» **SUPPLIED MATERIAL**
######
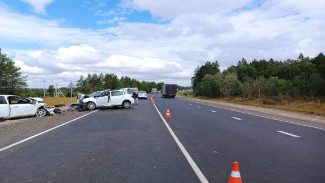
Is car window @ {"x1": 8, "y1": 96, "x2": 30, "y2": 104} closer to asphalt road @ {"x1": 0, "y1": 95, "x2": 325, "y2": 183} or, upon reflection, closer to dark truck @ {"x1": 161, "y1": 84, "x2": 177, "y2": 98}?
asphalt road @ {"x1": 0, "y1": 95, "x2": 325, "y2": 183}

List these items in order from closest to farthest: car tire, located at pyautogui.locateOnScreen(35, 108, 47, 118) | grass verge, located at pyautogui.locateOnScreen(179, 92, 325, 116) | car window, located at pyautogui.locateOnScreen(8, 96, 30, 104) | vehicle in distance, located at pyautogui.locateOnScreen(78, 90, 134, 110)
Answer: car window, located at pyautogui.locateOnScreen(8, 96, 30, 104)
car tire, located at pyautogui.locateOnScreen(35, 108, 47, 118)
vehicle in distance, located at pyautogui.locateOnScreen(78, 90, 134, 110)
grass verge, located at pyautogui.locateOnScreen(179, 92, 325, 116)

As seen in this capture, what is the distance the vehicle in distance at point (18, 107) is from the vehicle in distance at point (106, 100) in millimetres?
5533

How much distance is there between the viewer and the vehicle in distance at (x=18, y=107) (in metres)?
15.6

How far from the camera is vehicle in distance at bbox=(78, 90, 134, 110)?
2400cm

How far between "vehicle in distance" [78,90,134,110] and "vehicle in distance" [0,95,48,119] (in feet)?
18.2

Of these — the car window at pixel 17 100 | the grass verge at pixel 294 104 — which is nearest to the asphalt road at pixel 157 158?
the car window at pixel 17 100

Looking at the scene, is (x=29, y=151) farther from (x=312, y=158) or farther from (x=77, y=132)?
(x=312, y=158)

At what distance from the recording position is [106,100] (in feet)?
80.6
######
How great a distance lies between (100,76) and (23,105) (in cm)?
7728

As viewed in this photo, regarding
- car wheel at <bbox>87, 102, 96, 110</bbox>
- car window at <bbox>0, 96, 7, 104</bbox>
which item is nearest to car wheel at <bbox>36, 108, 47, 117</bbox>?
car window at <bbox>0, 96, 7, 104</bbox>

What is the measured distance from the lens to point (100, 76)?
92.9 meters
######
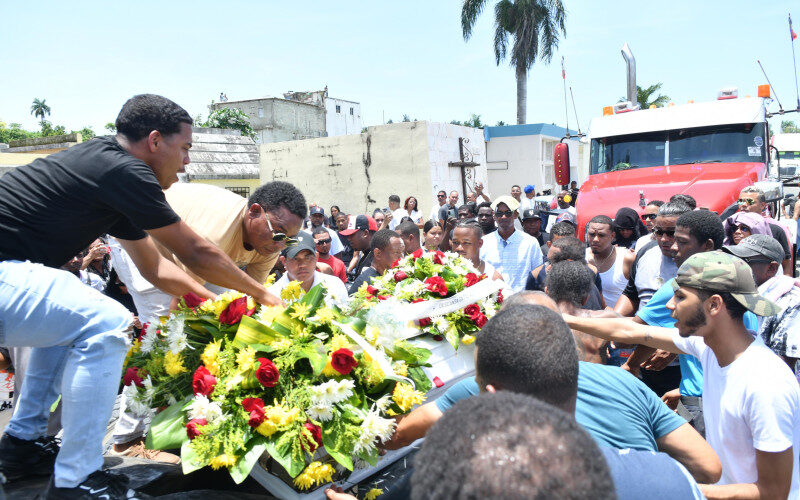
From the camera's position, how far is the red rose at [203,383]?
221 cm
######
» **WRITTEN TASK**
Count the lines in the material above that contain the word "grass", and reply with only that number.

» **SOLUTION**
3